## [What is needed]
In full and word for word, return the listing that follows.

Start of Records provided

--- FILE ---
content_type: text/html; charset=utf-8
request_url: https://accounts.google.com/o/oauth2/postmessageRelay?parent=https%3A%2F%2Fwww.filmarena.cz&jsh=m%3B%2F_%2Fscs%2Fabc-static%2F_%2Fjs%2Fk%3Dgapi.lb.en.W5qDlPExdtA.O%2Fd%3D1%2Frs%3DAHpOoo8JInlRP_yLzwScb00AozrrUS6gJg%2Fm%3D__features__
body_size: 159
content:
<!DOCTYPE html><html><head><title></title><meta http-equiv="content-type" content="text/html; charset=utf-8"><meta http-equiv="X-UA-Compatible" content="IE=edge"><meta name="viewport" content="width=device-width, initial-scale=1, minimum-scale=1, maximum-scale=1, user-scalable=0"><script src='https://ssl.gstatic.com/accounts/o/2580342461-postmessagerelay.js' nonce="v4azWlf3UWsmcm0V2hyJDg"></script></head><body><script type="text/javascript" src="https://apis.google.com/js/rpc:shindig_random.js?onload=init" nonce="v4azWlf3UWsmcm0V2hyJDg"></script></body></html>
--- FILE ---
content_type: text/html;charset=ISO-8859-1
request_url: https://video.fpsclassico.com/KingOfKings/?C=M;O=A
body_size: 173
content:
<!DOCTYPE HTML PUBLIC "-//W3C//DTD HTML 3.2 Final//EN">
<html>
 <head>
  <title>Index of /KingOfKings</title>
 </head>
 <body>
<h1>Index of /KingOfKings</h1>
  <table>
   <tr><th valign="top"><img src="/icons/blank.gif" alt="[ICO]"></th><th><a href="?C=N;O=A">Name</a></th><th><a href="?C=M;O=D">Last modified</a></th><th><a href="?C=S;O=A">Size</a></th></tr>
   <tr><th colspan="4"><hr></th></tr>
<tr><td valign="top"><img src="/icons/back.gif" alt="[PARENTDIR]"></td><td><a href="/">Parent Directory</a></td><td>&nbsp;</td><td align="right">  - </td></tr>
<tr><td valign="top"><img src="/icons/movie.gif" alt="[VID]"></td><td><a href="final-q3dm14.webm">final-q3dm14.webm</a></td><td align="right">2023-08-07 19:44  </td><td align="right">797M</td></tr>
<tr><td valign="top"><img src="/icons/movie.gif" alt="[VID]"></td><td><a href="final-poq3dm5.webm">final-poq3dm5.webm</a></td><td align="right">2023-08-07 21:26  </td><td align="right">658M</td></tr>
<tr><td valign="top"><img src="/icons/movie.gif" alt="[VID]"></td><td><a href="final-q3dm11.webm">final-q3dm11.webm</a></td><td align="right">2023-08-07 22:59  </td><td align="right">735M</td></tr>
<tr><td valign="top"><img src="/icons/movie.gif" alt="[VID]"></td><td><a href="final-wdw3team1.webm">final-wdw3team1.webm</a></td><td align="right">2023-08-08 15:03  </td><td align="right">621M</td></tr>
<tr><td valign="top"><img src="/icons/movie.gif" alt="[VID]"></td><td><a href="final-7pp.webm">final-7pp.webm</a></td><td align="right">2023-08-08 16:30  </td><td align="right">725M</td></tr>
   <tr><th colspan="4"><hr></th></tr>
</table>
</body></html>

End of Records provided

## [Written answer]
--- FILE ---
content_type: text/html; charset=utf-8
request_url: https://accounts.google.com/o/oauth2/postmessageRelay?parent=https%3A%2F%2Fwww.filmarena.cz&jsh=m%3B%2F_%2Fscs%2Fabc-static%2F_%2Fjs%2Fk%3Dgapi.lb.en.W5qDlPExdtA.O%2Fd%3D1%2Frs%3DAHpOoo8JInlRP_yLzwScb00AozrrUS6gJg%2Fm%3D__features__
body_size: 159
content:
<!DOCTYPE html><html><head><title></title><meta http-equiv="content-type" content="text/html; charset=utf-8"><meta http-equiv="X-UA-Compatible" content="IE=edge"><meta name="viewport" content="width=device-width, initial-scale=1, minimum-scale=1, maximum-scale=1, user-scalable=0"><script src='https://ssl.gstatic.com/accounts/o/2580342461-postmessagerelay.js' nonce="v4azWlf3UWsmcm0V2hyJDg"></script></head><body><script type="text/javascript" src="https://apis.google.com/js/rpc:shindig_random.js?onload=init" nonce="v4azWlf3UWsmcm0V2hyJDg"></script></body></html>
--- FILE ---
content_type: text/html;charset=ISO-8859-1
request_url: https://video.fpsclassico.com/KingOfKings/?C=M;O=A
body_size: 173
content:
<!DOCTYPE HTML PUBLIC "-//W3C//DTD HTML 3.2 Final//EN">
<html>
 <head>
  <title>Index of /KingOfKings</title>
 </head>
 <body>
<h1>Index of /KingOfKings</h1>
  <table>
   <tr><th valign="top"><img src="/icons/blank.gif" alt="[ICO]"></th><th><a href="?C=N;O=A">Name</a></th><th><a href="?C=M;O=D">Last modified</a></th><th><a href="?C=S;O=A">Size</a></th></tr>
   <tr><th colspan="4"><hr></th></tr>
<tr><td valign="top"><img src="/icons/back.gif" alt="[PARENTDIR]"></td><td><a href="/">Parent Directory</a></td><td>&nbsp;</td><td align="right">  - </td></tr>
<tr><td valign="top"><img src="/icons/movie.gif" alt="[VID]"></td><td><a href="final-q3dm14.webm">final-q3dm14.webm</a></td><td align="right">2023-08-07 19:44  </td><td align="right">797M</td></tr>
<tr><td valign="top"><img src="/icons/movie.gif" alt="[VID]"></td><td><a href="final-poq3dm5.webm">final-poq3dm5.webm</a></td><td align="right">2023-08-07 21:26  </td><td align="right">658M</td></tr>
<tr><td valign="top"><img src="/icons/movie.gif" alt="[VID]"></td><td><a href="final-q3dm11.webm">final-q3dm11.webm</a></td><td align="right">2023-08-07 22:59  </td><td align="right">735M</td></tr>
<tr><td valign="top"><img src="/icons/movie.gif" alt="[VID]"></td><td><a href="final-wdw3team1.webm">final-wdw3team1.webm</a></td><td align="right">2023-08-08 15:03  </td><td align="right">621M</td></tr>
<tr><td valign="top"><img src="/icons/movie.gif" alt="[VID]"></td><td><a href="final-7pp.webm">final-7pp.webm</a></td><td align="right">2023-08-08 16:30  </td><td align="right">725M</td></tr>
   <tr><th colspan="4"><hr></th></tr>
</table>
</body></html>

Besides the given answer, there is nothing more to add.